Sometimes I wish every week was Shiva with its unending support and ongoing hours, and days, of continual storytelling. For when loved ones die, the narratives we share help keep them alive. Shiva is the week before we must dance with reality, when the debate over how long it is supposed to take to reach acceptance in the stages of grief is not a spectrum, but a staunchly understood cavernous, amorphous abyss.
But all too often after Shiva, we forget. People are still mourning, but we forget. After the rugelach, fruit platters and babka have been laid on the kitchen counter and carried to the dining room table, then eaten, we forget. After the family members deepest in mourning — their loved one so recently a breath away — have cried, wailed and sat stunned in shock, we forget.
My brother, Joshua, died in October 2002, nearly 11 years ago. He was struck by a car while walking down a sidewalk in the Chicago suburbs; a senior from his high school pulled an illegal U-Turn and an elderly man struck Joshua, then 15, in an attempt to avoid collision with the teenager. The car flung Josh’s body into the side of a store building. Immediately left unconscious, he died the next morning in the Intensive Care Unit.
Recently, a friend lost a family member. I paid two Shiva calls, which I never questioned doing, even though I was traveling for work and moving apartments that week. Jews often say we do death and weddings well. We bring our love, our warmth and our food and we sit.
But after the coat pile dwindles and the bedspread is once again visible, why do we stop showing up with our metaphorical platters of sympathy through the spectrum of grief and loss? Why do we stop calling mere weeks after the devastating break up? Why do we stop showing up after the job loss, the house foreclosure, the excruciating week of challenge?
I am not suggesting we live our lives consistently consumed by grief and loss. But I am suggesting we could extend our sympathy a touch longer. There were friends who called me weekly, daily that first year after Josh’s death. There are friends who still call on Yahrzeit, or text on my brother’s birthday. That vital outreach after Shiva helped usher me towards a life beyond loss.
Most days, I live without grief. I was 19 years old when Josh died, two months into my freshman year of college. I am now weeks shy of 30. Most days, the trauma of losing a brother — the hard work my sister and I have done to create an impenetrable bond as we are now two after a childhood of three; the unexpected familial and life shifts that resulted from his death — does not overwhelm. I live grateful. I live optimistic. I live with joy.
But when I wish it were still Shiva, I want to mourn with my whole body. I exist further and further away from a reality when Josh was alive, and I wish it were still Shiva so I could incessantly tell Josh stories, tears stacking in my eyes, the corners of my mouth arching upwards into a crescent moon, to transform potentially devastating tears into an apex of homage and reverie.
This past April 10 was National Siblings Day.

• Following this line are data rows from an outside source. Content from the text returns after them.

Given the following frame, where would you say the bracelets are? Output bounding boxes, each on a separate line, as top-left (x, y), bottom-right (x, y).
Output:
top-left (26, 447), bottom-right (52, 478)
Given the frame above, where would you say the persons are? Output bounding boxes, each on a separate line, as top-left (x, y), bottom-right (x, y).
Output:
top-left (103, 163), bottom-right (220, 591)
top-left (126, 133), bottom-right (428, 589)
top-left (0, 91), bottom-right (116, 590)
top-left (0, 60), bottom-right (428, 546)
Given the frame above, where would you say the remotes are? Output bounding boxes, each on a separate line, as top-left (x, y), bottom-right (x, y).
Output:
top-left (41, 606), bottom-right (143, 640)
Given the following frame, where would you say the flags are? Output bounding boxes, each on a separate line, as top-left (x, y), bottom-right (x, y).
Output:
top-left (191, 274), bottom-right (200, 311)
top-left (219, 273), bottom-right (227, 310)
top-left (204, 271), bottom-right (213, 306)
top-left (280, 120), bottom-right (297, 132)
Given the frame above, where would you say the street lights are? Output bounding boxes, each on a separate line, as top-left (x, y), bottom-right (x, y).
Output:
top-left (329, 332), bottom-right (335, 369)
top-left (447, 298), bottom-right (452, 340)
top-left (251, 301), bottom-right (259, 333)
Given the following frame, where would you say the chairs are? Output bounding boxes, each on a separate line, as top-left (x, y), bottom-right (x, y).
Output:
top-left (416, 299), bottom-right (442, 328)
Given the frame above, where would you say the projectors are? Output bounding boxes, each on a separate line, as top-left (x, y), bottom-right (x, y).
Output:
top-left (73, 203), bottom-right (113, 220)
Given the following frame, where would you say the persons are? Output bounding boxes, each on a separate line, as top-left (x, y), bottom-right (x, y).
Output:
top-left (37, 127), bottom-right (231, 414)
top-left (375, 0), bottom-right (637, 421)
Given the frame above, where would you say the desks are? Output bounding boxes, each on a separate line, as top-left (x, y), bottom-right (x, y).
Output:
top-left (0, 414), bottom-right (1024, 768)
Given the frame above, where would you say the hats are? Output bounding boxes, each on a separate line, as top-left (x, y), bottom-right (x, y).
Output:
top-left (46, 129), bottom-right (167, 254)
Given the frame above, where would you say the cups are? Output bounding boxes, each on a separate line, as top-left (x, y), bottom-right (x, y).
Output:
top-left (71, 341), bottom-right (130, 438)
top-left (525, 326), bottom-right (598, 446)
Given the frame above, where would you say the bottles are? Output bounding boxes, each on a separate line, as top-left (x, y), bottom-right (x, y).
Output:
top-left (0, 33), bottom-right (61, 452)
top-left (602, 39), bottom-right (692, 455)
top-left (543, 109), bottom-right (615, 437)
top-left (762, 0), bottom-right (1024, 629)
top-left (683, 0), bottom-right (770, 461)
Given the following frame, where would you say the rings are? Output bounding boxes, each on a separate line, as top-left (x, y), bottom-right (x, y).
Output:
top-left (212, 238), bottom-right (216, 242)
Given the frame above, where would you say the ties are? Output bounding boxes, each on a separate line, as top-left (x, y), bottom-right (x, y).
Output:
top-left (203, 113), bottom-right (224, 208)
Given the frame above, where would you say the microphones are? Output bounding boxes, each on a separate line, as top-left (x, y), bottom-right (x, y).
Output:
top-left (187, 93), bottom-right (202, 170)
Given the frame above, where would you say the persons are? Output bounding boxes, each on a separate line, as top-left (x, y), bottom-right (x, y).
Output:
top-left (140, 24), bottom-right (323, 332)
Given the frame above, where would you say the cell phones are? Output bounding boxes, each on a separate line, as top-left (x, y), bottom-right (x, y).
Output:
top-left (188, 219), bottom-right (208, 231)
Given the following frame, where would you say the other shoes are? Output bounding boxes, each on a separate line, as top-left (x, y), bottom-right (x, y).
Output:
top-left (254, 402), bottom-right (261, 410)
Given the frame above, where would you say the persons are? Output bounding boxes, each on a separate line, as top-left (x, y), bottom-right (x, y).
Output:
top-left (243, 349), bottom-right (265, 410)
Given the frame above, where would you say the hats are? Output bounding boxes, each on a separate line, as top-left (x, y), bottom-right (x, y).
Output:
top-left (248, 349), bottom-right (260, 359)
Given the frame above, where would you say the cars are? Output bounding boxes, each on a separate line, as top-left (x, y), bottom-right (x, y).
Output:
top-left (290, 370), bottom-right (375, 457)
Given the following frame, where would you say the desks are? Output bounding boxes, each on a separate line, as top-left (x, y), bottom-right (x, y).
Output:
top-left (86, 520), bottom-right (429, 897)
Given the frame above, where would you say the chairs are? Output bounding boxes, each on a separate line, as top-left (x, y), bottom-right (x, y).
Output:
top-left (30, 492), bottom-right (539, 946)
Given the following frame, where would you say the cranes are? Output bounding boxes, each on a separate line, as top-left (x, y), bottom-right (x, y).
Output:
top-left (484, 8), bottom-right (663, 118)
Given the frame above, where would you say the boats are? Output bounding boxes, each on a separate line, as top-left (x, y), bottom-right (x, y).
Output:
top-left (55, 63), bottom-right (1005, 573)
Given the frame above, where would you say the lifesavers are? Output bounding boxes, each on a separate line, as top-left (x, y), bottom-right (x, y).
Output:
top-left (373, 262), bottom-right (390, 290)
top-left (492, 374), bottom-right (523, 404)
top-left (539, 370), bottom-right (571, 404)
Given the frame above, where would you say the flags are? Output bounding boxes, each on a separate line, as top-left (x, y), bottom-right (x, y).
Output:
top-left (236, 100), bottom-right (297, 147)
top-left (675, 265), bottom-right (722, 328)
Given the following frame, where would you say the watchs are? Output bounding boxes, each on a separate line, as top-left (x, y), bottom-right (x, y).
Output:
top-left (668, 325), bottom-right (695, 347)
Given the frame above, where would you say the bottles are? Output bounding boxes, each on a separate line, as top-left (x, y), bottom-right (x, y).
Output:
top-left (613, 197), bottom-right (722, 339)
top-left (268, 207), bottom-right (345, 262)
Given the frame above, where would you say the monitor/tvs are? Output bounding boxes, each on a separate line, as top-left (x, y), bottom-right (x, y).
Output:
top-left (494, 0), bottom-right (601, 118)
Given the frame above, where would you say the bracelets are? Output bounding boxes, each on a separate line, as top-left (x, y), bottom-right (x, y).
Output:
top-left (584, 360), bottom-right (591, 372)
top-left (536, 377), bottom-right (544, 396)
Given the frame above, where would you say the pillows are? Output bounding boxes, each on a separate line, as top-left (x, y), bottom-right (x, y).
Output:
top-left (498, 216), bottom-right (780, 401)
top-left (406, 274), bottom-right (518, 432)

Photographs of friends with their siblings adorned my Facebook Newsfeed. I didn’t plan to post anything. Then shortly after dark, after reporting for an article and sitting down to a solo dinner at a sushi restaurant on Manhattan’s Lower East Side, I received a text message from my sister — a screenshot of a photograph of she, Josh and me in the early 1990s. We lay in a line from oldest to youngest, wrapped in snowsuits, nuzzled in the snow in our then backyard. Clad in earmuffs, propped up by my pre-teen arms, I gaze down towards my younger siblings. Josh rests his head — warmed by a Ninja Turtles hat — in my lap, smiling directly towards the camera. My sister, Natalie, her little head cloaked in a white hood rests against Josh’s torso, cries.
In between slurps of miso soup — one of Josh’s favorite foods — I posted the photograph on Facebook with the caption, “It is like National Siblings Day or something. So here is a Rothstein classic from back in the day — big Sis, little Sis, and our beloved Josh in the middle. Gets me a little choked up looking at it, not gonna’ lie, but Nads and I hold it down, and it’s good to remember that day and all our days in the Illinois snow.”
Sixty-three likes and eight gracious comments later, I knew that I didn’t post the photograph because I needed social media support in order to validate my moment of grief or beg for sympathy. Rather, I was honoring my reality. No matter how old my sister and I grow, no matter how many years pass from when Josh was last alive, he will always be our brother. And the pain that wrestles with our pushing through life triumphant and strong can never fully go away.
So when I wish it were still Shiva, when I think about how necessary, crucial and fundamental that seven-day period was to my ultimate healing and journey, I contemplate ways we can all continually support each other and our communities after the mirrors uncover, the black clothes returns to hangers, and the last tray of food shrivels to crumbs — remnants of this brilliant outpour of support we call tradition and automatic not as easily built into the fabric of the grief that may still need holding.